The cruisers appear like they were a mirage. But a crummy one, since mirages, on general principles, are supposed to be good and happy and filled with tropical fruits, muscular guys in turbans, and stuff like that. The cars rip along a shimmering strip of tarry highway—the loneliest road in America—between two billboards:
THERE’S PLENTY OF ROOM FOR GOD’S CREATURES NEXT TO THE MASHED POTATOES
and
NEVADA: LEADING THE COUNTRY IN BEING JUST EAST OF CALIFORNIA. THAT AND BROTHELS (FLIP A BITCH . . . 5 MILES BACK)
. I’m not gonna go all
Great Gatsby
about the billboards because they’re not a symbol of anything at all.
Nothing is.
The cruisers come to a screeching halt in the parking lot, tires kicking up loose rocks from the half-melted asphalt, modern-day Keystone Kops with wailing sirens and clumsy, fishtail stops. When the burnout smoke settles, the cops pile out of the cars, guns drawn, crouching behind the opened doors of the cars.
I pull back the corner of a flyer advertising hand-knit Snuggies to get a better view. Four cops. The lanky one has midnight skin and talks into a radio. The next car over, two cops roll to find better cover. Albino maintains her position behind the car door. They’ve got to be using phrases like “clear the area,” “set up a perimeter,” “Starsky and Hutch will take the back while Ponch and Jon hold the front.”
Well, everything but that last phrase, anyway.
Josh is wearing his golden Burger King crown. It sits lopsided on his head. He kneels next to me, cupping my face in his hands.
Sweat drips down my temple. I’m so cold. But my hair sticks to my forehead and the back of my neck. I’m not what Josh would consider mirage worthy.
I never have been. Not for him.
Josh pushes my bangs to the side. I touch Josh’s cheek with my hand and shiver.
He’s managed to pile blankets on me—musty, red-checkered blankets he must’ve gotten from a closet or a back room or something. I didn’t even notice he’d gone.
One of the officers talks through the megaphone. “Michal Garcia. Josh Ellison. We know you’re in there.” He says my name wrong—like Michael, not like Mee-kal. Whatever.
Grizzly must’ve called the cops when I was tanking up and Josh was on a Pony Express shopping spree. He’ll get the reward money and be a big hero now. I hope there’s a camera, though. A camera that filmed it all.
It’s not like we’d rob a convenience store.
Ever.
Josh breaks open a window and screams, “Where’s the fucking ambulance? I called for an ambulance!”
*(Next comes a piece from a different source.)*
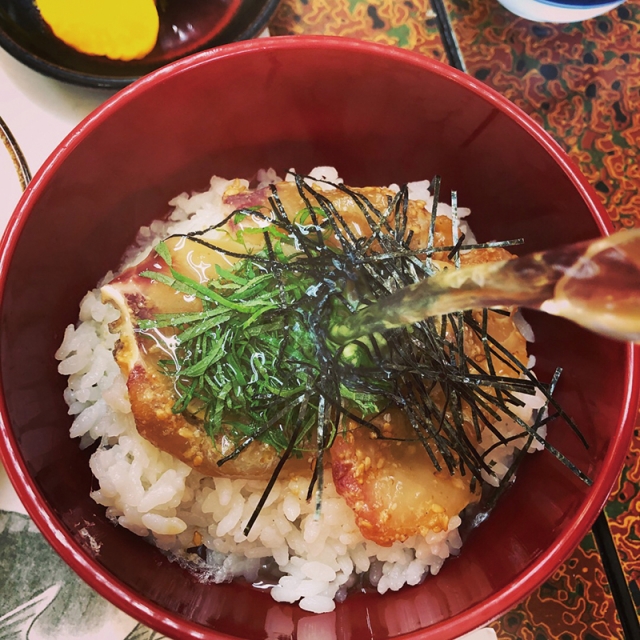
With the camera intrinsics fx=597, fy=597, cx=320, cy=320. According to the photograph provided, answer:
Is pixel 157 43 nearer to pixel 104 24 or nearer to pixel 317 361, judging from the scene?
pixel 104 24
“Who won?” I see confetti on the screen. “It’s hard to see much through these glasses.” I try to take them off but can’t lift my arms.
Josh takes off my glasses and dabs my face with baby wipes. “Michal?”
“Who won?”
Josh turns and looks at the screen. “U-Dub,” Josh says, his voice trembling. “It doesn’t matter.”
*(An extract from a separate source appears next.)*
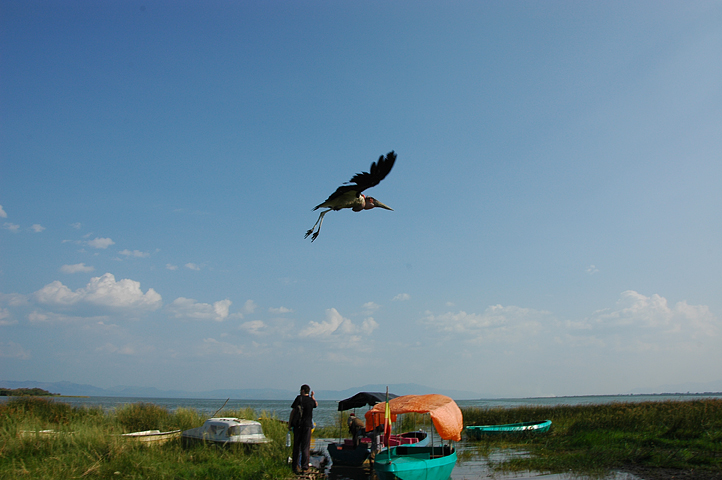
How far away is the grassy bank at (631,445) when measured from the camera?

“It’s okay now. Everybody’s going to be okay. We won. The game’s over.”
“No. Nonononono, Michal. It’s not over. The game’s not over.”
I close my eyes.
“Michal?” He leans over, his lips press on mine—soft, slightly open. Cinnamon Trident, salty tears—sweet and gentle. He cups my face in his hands. “Michal?” He chokes, leaning his forehead against mine. “Please don’t go.”
I open my eyes.
Josh’s face is a little blurry. I try to move my hand up. He pulls it out from under the blanket, kissing my fingertips. I shiver. It feels like somebody injected ice water into my spine. “Please,” he says. “I love you.”
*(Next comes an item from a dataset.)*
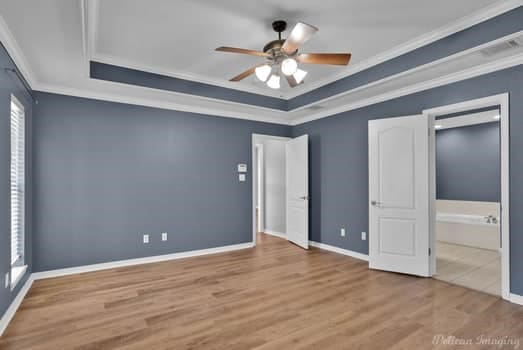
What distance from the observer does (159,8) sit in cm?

My stomach’s on fire, as if somebody made me swallow dry ice—a crippling blister-cold sensation. I feel the way blood drains from my body, leaving me. At first it pumped out fast. Now it bubbles. Slow. Sporadic, leaving me hazy, drowsy.
Josh wraps his arms around me. He leans forward and whispers a song. I can’t hear the words. I can just feel them—their rhythm in my ear, the pounding of his heart.
Mrs. Brady’s out of her coma, on the road to recovery.
We won the money to pay Lillian back.
Moch is going to be okay.
Lillian loves me.
Lillian loves me
.
And so does Josh.
I’m vaguely aware of the police breaking down the door, screaming for Josh to get on the floor.
“Where’s the ambulance?” Josh asks. “Michal?” Josh leans over. “Michal, can you hold on until the paramedics get here? Can you do that? Where’s the fucking ambulance?!” His screams echo in my mind.